Leo Varadkar has been defending a controversial proposal to only allow fully vaccinated people or those who've recovered from COVID-19 to dine indoors.
He says it would allow for other indoor live events as well, and mean no lockdown if there is a fourth wave of COVID-19.
Mr Varadkar and other ministers are meeting with the hospitality industry later today, following the Cabinet decision to delay reopening by at least two weeks.
The proposals around the vaccine pass have been criticised by both the industry and opposition parties.
On Newstalk Breakfast, the Tánaiste insisted there were only two options available to Government.
He said: “We can use those three weeks to develop plans for a corona pass, which let’s not forget may pave the way for the reopening of not just indoor hospitality but indoor sports and live events [as well] even if there is a Delta wave.
“That’s one of the things that maybe isn’t fully understood about the decision and advice from yesterday. Option one is to not reopen indoors until we have herd immunity - and who really knows when that will be. We’d hope it would be September, but maybe not.
“Now we have this option to use a corona pass… and potentially never having to lock down again."
Mr Varadkar acknowledged such a pass was something the Government had previously ruled out and that "lots of people will be against this".
However, he said they're now faced with a "different decision" due to the increasing concerns about the Delta variant.
He accepted Ireland's an outlier in Europe in terms of the speed of reopening, suggesting: "It will play out now over the next couple of weeks as to whether we've been too conservative or not.
"What happens in England and Scotland will tell us a lot. But bear in mind the ECDC is saying what NPHET's saying - that there is going to be a wave of Delta across Europe, and it is going to be serious.
"I hope we're wrong, by the way - I hope we're being too cautious, and NPHET's projections are too pessimistic.
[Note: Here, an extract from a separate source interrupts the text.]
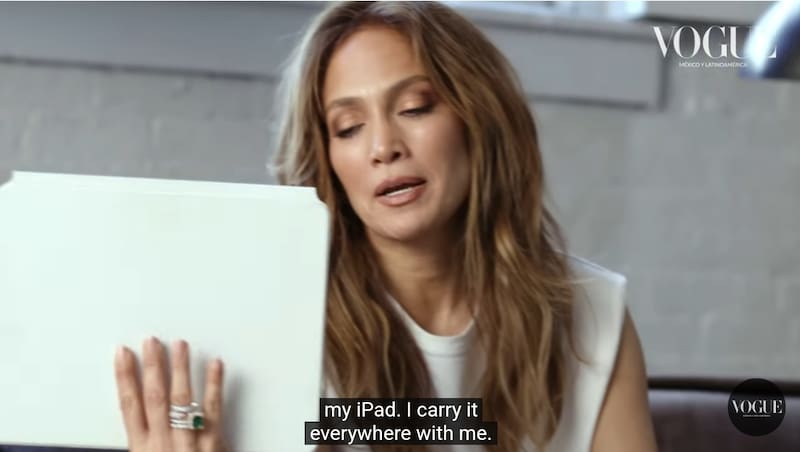 El ipad es uno de los objetos que lleva la cantante en su bolsa de mano.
If they are, we can change."
The Tánaiste said the Government didn't know how stark NPHET's models about a potential surge of the variant would be until they saw them on Monday - saying they came as a "big surprise".
He said: “We asked them to do the modelling quickly to get the advice to us quickly so we could make a decision earlier than planned.
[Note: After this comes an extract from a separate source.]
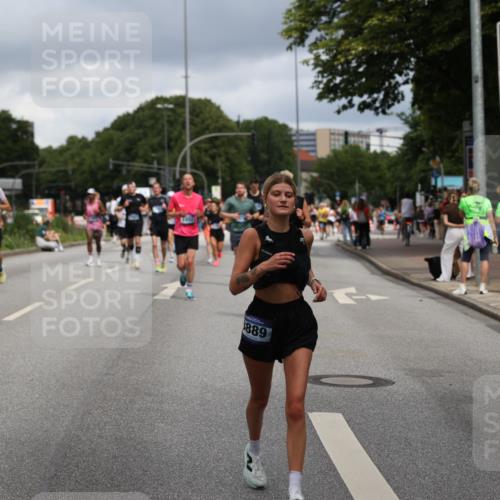 29.06.2025 - hella hamburg halbmarathon Yannick Fuchs http://msf.ph/oto/8181155 29.06.2025 10:43:03 20KM 1163, 1176, 1452, 1537, 1892, 2260, 3985, 4183, 4185, 4847, 4890, 5421, 6389, 8302, 8889, 9348, 9661, 9770, 10053, 10860, 11451, 11679, 12149, 12534, 12690, 13009, 13183, 13450, 13962, 14033, 14192, 14511, 14990, 15384, 15784, 15857, 15894, 15917, 15981, 16592, 17127, 17395, 17745, 17855, 17982, 18598, 18815, 18873, 18887 meine-sportfotos.de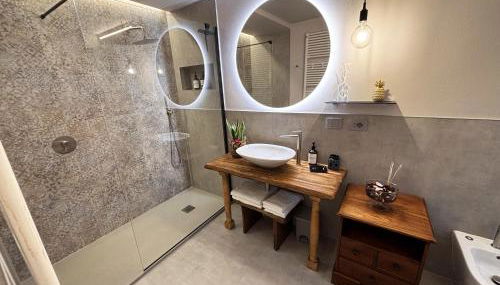 Torre Antica Montese appartamento 1 - Foto 3, Shower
"That was part of the reason why I think it was so rushed - they’re not entirely to blame for that, [and] I don’t think the result would be different."
Mr Varadkar said everyone knew in the last week or so that the idea of a "delay of two or three weeks was being suggested".
He added that he's as "disappointed as everyone" that reopening can't go ahead as planned on July 5th.
The Tánaiste said he's hopeful to vaccinate people "much quicker" than the current target of vaccinating all adults by the end of September.
He said the current target is around 12 weeks away, but he hopes the latest advice around vaccinating younger means that timeline could be reduced.